▶ [Available data]:
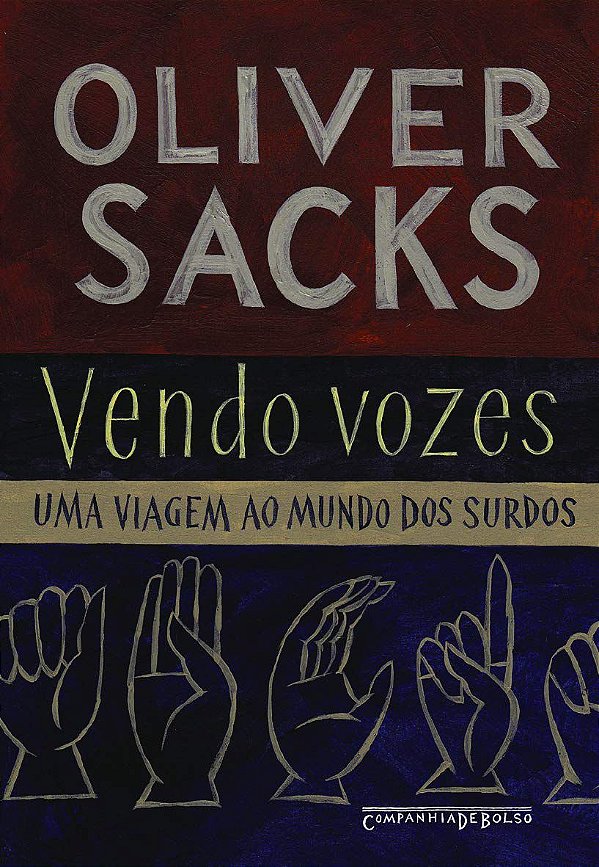 Vendo Vozes - Uma Viagem ao Mundos dos Surdos - Oliver Sacks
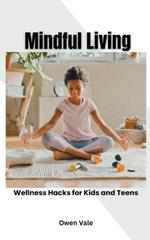Mindful Living: Wellness Hacks for Kids and Teens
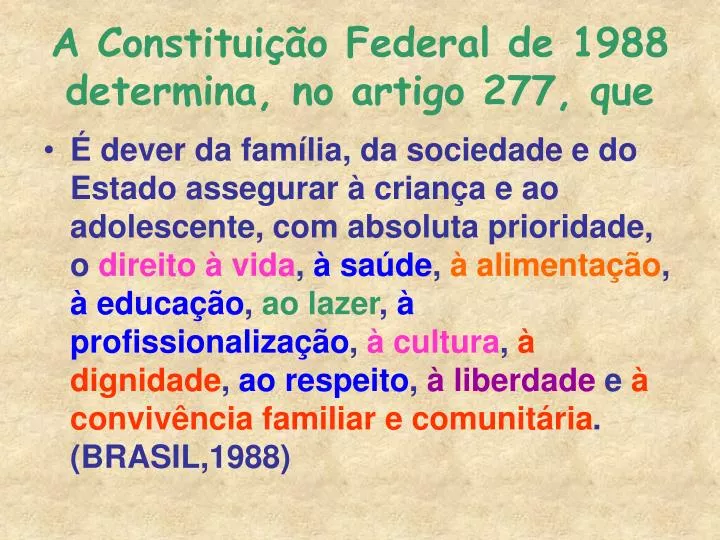 a constitui o federal de 1988 determina no artigo 277 que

▶ [What the exercise asks]: Print the material above once more, exactly. No pictures belong in it.

▶ [Response]:
 Vendo Vozes - Uma Viagem ao Mundos dos Surdos - Oliver Sacks
Mindful Living: Wellness Hacks for Kids and Teens
 a constitui o federal de 1988 determina no artigo 277 que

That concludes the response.